Records of spatial reasoning
══════

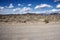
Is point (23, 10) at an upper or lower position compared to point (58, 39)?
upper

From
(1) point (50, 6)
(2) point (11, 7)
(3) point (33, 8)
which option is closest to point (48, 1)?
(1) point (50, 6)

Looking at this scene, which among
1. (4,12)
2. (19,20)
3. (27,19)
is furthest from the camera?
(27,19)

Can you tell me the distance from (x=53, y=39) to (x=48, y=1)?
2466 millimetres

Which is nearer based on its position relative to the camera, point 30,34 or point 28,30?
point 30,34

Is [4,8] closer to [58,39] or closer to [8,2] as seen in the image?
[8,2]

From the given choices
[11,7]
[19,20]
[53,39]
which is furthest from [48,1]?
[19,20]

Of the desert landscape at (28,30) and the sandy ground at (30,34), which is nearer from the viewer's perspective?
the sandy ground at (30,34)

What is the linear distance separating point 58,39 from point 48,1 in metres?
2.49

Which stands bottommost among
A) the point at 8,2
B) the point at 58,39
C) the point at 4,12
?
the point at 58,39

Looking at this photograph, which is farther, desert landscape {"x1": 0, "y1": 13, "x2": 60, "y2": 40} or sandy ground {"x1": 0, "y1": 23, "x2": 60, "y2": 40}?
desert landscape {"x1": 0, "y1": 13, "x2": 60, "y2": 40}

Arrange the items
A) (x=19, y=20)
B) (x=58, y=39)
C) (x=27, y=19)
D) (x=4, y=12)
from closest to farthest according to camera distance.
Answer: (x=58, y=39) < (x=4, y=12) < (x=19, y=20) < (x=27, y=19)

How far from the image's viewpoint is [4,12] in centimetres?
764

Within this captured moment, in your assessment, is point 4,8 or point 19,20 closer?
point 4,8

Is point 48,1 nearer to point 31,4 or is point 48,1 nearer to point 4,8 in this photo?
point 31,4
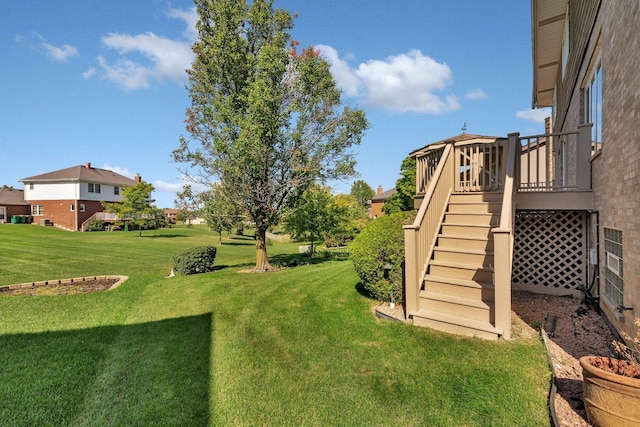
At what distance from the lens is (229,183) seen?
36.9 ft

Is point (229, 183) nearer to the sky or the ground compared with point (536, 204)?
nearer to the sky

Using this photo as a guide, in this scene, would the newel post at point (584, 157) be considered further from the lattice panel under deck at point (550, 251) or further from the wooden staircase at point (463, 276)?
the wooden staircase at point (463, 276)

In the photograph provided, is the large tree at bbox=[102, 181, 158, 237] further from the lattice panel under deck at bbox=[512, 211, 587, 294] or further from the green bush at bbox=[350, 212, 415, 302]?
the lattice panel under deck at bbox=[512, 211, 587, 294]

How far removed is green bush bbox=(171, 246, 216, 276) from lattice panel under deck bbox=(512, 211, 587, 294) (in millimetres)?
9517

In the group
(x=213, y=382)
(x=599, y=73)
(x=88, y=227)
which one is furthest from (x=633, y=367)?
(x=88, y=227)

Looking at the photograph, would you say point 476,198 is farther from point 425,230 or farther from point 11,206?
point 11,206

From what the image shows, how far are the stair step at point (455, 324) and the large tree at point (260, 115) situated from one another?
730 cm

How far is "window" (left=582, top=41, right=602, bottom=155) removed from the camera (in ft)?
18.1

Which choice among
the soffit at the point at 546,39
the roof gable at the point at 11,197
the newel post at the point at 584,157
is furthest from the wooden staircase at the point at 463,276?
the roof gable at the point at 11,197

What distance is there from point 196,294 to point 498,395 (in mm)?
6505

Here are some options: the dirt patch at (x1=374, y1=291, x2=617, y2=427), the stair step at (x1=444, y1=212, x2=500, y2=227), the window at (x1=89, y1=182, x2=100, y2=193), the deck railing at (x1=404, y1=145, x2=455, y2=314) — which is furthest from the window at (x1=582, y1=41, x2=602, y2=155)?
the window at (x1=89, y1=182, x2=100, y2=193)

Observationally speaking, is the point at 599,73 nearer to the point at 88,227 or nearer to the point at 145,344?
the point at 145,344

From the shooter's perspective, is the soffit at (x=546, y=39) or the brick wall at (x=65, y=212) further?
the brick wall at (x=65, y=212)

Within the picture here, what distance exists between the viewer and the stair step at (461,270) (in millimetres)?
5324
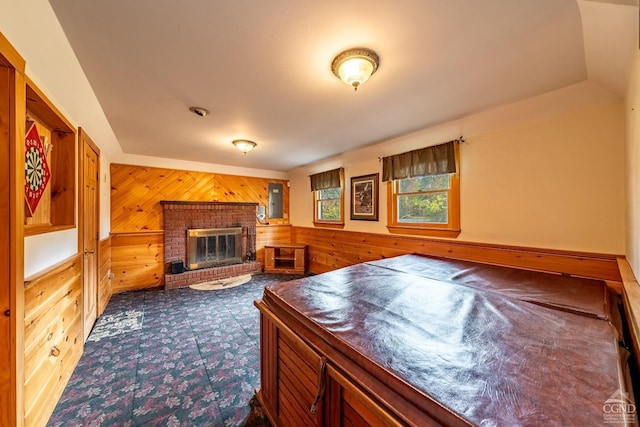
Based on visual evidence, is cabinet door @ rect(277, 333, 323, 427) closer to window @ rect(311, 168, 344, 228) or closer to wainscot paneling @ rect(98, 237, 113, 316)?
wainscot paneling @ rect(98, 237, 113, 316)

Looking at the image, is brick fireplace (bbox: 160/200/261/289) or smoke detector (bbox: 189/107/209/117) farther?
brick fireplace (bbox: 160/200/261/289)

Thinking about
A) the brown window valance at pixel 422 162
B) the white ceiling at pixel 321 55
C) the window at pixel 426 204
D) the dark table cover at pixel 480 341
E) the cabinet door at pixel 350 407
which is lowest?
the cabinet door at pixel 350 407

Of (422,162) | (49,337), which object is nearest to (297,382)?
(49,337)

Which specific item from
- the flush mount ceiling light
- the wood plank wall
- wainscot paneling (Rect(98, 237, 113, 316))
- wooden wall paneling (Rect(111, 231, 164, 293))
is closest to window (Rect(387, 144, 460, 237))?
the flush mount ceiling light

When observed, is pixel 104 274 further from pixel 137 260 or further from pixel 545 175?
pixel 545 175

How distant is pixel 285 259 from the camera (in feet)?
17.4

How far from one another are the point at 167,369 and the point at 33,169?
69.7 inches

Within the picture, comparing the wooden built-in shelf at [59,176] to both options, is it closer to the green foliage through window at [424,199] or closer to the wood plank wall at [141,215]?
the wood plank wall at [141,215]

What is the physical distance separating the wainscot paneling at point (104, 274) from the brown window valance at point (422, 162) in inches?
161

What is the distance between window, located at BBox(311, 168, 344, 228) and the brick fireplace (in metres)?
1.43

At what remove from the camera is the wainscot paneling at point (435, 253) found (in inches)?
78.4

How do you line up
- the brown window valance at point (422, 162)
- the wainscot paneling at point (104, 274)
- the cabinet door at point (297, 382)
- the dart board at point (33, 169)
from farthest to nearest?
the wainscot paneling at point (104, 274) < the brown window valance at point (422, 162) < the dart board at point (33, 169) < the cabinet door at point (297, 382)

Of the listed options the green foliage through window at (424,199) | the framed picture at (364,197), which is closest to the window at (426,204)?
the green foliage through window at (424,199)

══════

Exercise task:
Put every line of the records above into a numbered list, leaving out the blank lines and the pictures.

Task answer:
1. Is point (23, 10) at an upper or lower position compared to point (58, 39)?
2. upper
3. From
4. (1) point (50, 6)
5. (2) point (11, 7)
6. (3) point (33, 8)
7. which option is closest to point (48, 1)?
8. (1) point (50, 6)
9. Looking at this scene, which among
10. 1. (4,12)
11. 2. (19,20)
12. 3. (27,19)
13. is furthest from the camera?
14. (27,19)
15. Can you tell me the distance from (x=53, y=39) to (x=48, y=1)?
16. 2466 millimetres
17. Which is nearer based on its position relative to the camera, point 30,34 or point 28,30?
18. point 30,34
19. Is [4,8] closer to [58,39] or closer to [8,2] as seen in the image?
20. [8,2]
21. From the given choices
22. [11,7]
23. [19,20]
24. [53,39]
25. which is furthest from [48,1]?
26. [19,20]
27. Of the desert landscape at (28,30) and the sandy ground at (30,34), which is nearer from the viewer's perspective?
28. the sandy ground at (30,34)
29. What is the linear distance separating point 58,39 from point 48,1 in metres?
30. 2.49
31. Which stands bottommost among
32. A) the point at 8,2
33. B) the point at 58,39
34. C) the point at 4,12
35. ?
36. the point at 58,39
37. Looking at this photograph, which is farther, desert landscape {"x1": 0, "y1": 13, "x2": 60, "y2": 40} or sandy ground {"x1": 0, "y1": 23, "x2": 60, "y2": 40}?
38. desert landscape {"x1": 0, "y1": 13, "x2": 60, "y2": 40}
39. Arrange the items
40. A) (x=19, y=20)
41. B) (x=58, y=39)
42. C) (x=27, y=19)
43. D) (x=4, y=12)
44. from closest to farthest according to camera distance.
45. Answer: (x=58, y=39) < (x=4, y=12) < (x=19, y=20) < (x=27, y=19)
46. How far from the image's viewpoint is [4,12] in centimetres?
47. 764
48. Within this captured moment, in your assessment, is point 4,8 or point 19,20 closer?
49. point 4,8
50. Is point 48,1 nearer to point 31,4 or is point 48,1 nearer to point 4,8 in this photo?
51. point 31,4
52. At what distance from the lens is (229,183) seen?
53. 36.9 ft
54. Is point (229, 183) nearer to the sky or the ground compared with point (536, 204)?
55. nearer to the sky
56. Using this photo as a guide, in this scene, would the newel post at point (584, 157) be considered further from the lattice panel under deck at point (550, 251) or further from the wooden staircase at point (463, 276)?
57. the wooden staircase at point (463, 276)
58. In the photograph provided, is the large tree at bbox=[102, 181, 158, 237] further from the lattice panel under deck at bbox=[512, 211, 587, 294] or further from the green bush at bbox=[350, 212, 415, 302]?
59. the lattice panel under deck at bbox=[512, 211, 587, 294]
60. How far removed is green bush bbox=(171, 246, 216, 276) from lattice panel under deck bbox=(512, 211, 587, 294) (in millimetres)?
61. 9517
62. In the group
63. (x=213, y=382)
64. (x=599, y=73)
65. (x=88, y=227)
66. which one is furthest from (x=633, y=367)?
67. (x=88, y=227)
68. Looking at the photograph, would you say point 476,198 is farther from point 425,230 or farther from point 11,206?
69. point 11,206
70. From what the image shows, how far are the stair step at point (455, 324) and the large tree at point (260, 115) situated from one another?
71. 730 cm
72. How far is "window" (left=582, top=41, right=602, bottom=155) removed from the camera (in ft)?
73. 18.1
74. Which choice among
75. the soffit at the point at 546,39
76. the roof gable at the point at 11,197
77. the newel post at the point at 584,157
78. is furthest from the wooden staircase at the point at 463,276?
79. the roof gable at the point at 11,197
80. What distance is there from point 196,294 to point 498,395 (in mm)?
81. 6505
82. Here are some options: the dirt patch at (x1=374, y1=291, x2=617, y2=427), the stair step at (x1=444, y1=212, x2=500, y2=227), the window at (x1=89, y1=182, x2=100, y2=193), the deck railing at (x1=404, y1=145, x2=455, y2=314) — which is furthest from the window at (x1=582, y1=41, x2=602, y2=155)?
83. the window at (x1=89, y1=182, x2=100, y2=193)
84. Observationally speaking, is the point at 599,73 nearer to the point at 88,227 or nearer to the point at 145,344?
85. the point at 145,344
86. From the shooter's perspective, is the soffit at (x=546, y=39) or the brick wall at (x=65, y=212) further?
87. the brick wall at (x=65, y=212)
88. Within the picture here, what distance exists between the viewer and the stair step at (461,270) (in millimetres)?
89. 5324
90. Based on visual evidence, is cabinet door @ rect(277, 333, 323, 427) closer to window @ rect(311, 168, 344, 228) or closer to wainscot paneling @ rect(98, 237, 113, 316)?
91. wainscot paneling @ rect(98, 237, 113, 316)
92. Looking at the image, is brick fireplace (bbox: 160/200/261/289) or smoke detector (bbox: 189/107/209/117) farther?
93. brick fireplace (bbox: 160/200/261/289)
94. Thinking about
95. A) the brown window valance at pixel 422 162
96. B) the white ceiling at pixel 321 55
97. C) the window at pixel 426 204
98. D) the dark table cover at pixel 480 341
99. E) the cabinet door at pixel 350 407
100. which is lowest?
101. the cabinet door at pixel 350 407
102. Of (422,162) | (49,337), which object is nearest to (297,382)?
103. (49,337)
104. Which specific item from
105. - the flush mount ceiling light
106. - the wood plank wall
107. - wainscot paneling (Rect(98, 237, 113, 316))
108. - wooden wall paneling (Rect(111, 231, 164, 293))
109. is closest to window (Rect(387, 144, 460, 237))?
110. the flush mount ceiling light
111. When observed, is pixel 104 274 further from pixel 137 260 or further from pixel 545 175?
112. pixel 545 175
113. How distant is pixel 285 259 from the camera (in feet)?
114. 17.4
115. How far from one another are the point at 167,369 and the point at 33,169?
116. 69.7 inches
117. Within the picture, comparing the wooden built-in shelf at [59,176] to both options, is it closer to the green foliage through window at [424,199] or closer to the wood plank wall at [141,215]?
118. the wood plank wall at [141,215]
119. What is the physical distance separating the wainscot paneling at point (104, 274) from the brown window valance at point (422, 162) in inches?
120. 161
121. What is the distance between window, located at BBox(311, 168, 344, 228) and the brick fireplace (in metres)?
122. 1.43
123. At what remove from the camera is the wainscot paneling at point (435, 253) found (in inches)?
124. 78.4
125. How do you line up
126. - the brown window valance at point (422, 162)
127. - the wainscot paneling at point (104, 274)
128. - the cabinet door at point (297, 382)
129. - the dart board at point (33, 169)
130. from farthest to nearest?
131. the wainscot paneling at point (104, 274) < the brown window valance at point (422, 162) < the dart board at point (33, 169) < the cabinet door at point (297, 382)
132. Of the listed options the green foliage through window at (424,199) | the framed picture at (364,197), which is closest to the window at (426,204)?
133. the green foliage through window at (424,199)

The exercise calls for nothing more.